Storage Infrastructure Behind Facebook Messages

One of the talks that I particularly enjoyed yesterday at HPTS 2011 was Storage Infrastructure Behind Facebook Messages by Kannan Muthukkaruppan. In this talk, Kannan talked about the Facebook store for chats, email, SMS, & messages.


This high scale storage system is based upon HBase and Haystack. HBase is a non-relational, distributed database very similar to Google’sBig Table. Haystack is simple file system designed by Facebook for efficient photo storage and delivery. More on Haystack at: Facebook Needle in a Haystack.


In this Facebook Message store, Haystack is used to store attachments and large messages.  HBase is used for message metadata, search indexes, and small messages (avoiding the second I/O to Haystack for small messages like most SMS).


Facebook Messages takes 6B+ messages a day. Summarizing HBase traffic:

·         75B+ R+W ops/day with 1.5M ops/sec at peak

·         The average write operation inserts 16 records across multiple column families

·         2PB+ of cooked online data in HBase. Over 6PB including replication but not backups

·         All data is LZO compressed

·         Growing at 250TB/month


The Facebook Messages project timeline:

·         2009/12: Project started

·         2010/11: Initial rollout began

·         2011/07: Rollout completed with 1B+ accounts migrated to new store

·         Production changes:

o   2 schema changes

o   Upgraded to Hfile 2.0


They implemented a very nice approach to testing where, prior to release, they shadowed the production workload to the test servers.

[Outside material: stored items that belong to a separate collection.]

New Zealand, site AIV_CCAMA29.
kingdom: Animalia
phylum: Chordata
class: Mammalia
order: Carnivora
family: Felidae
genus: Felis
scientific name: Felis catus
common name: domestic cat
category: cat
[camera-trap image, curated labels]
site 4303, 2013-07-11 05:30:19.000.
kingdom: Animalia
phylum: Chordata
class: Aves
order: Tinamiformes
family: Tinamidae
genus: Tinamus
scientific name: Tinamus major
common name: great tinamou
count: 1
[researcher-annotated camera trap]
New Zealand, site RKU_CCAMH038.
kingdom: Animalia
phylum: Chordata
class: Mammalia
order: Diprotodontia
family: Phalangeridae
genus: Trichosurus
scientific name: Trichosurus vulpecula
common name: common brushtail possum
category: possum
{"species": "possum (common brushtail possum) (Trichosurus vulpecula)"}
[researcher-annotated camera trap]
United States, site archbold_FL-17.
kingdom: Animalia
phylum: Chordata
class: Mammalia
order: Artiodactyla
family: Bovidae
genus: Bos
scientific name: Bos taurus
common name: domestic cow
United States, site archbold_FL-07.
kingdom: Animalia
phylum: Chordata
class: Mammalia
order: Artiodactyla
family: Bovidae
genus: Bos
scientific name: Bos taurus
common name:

Storage Infrastructure Behind Facebook Messages_第1张图片

After going into production the continued the practice of shadowing the real production workload into the test cluster to test before going into production:


Storage Infrastructure Behind Facebook Messages_第2张图片

The list of scares and scars from Kannan:

·         Not without our share of scares and incidents:

o   s/w bugs. (e.g., deadlocks, incompatible LZO used for bulk imported data, etc.)

§  found a edge case bug in log recovery as recently as last week!

·         performance spikes every 6 hours (even off-peak)!

o   cleanup of HDFS’s Recycle bin was sub-optimal! Needed code and config fix.

·         transient rack switch failures

·         Zookeeper leader election took than 10 minutes when one member of the quorum died. Fixed in more recent version of ZK.

·         HDFS Namenode – SPOF

·         flapping servers (repeated failures)

·         Sometimes, tried things which hadn’t been tested in dark launch!

o   Added a rack of servers to help with performance issue

§  Pegged top of the rack network bandwidth!

§  Had to add the servers at much slower pace. Very manual .

§  Intelligent load balancing needed to make this more automated.

·         A high % of issues caught in shadow/stress testing

·         Lots of alerting mechanisms in place to detect failures cases

o   Automate recovery for a lots of common ones

o   Treat alerts on shadow cluster as hi-pri too!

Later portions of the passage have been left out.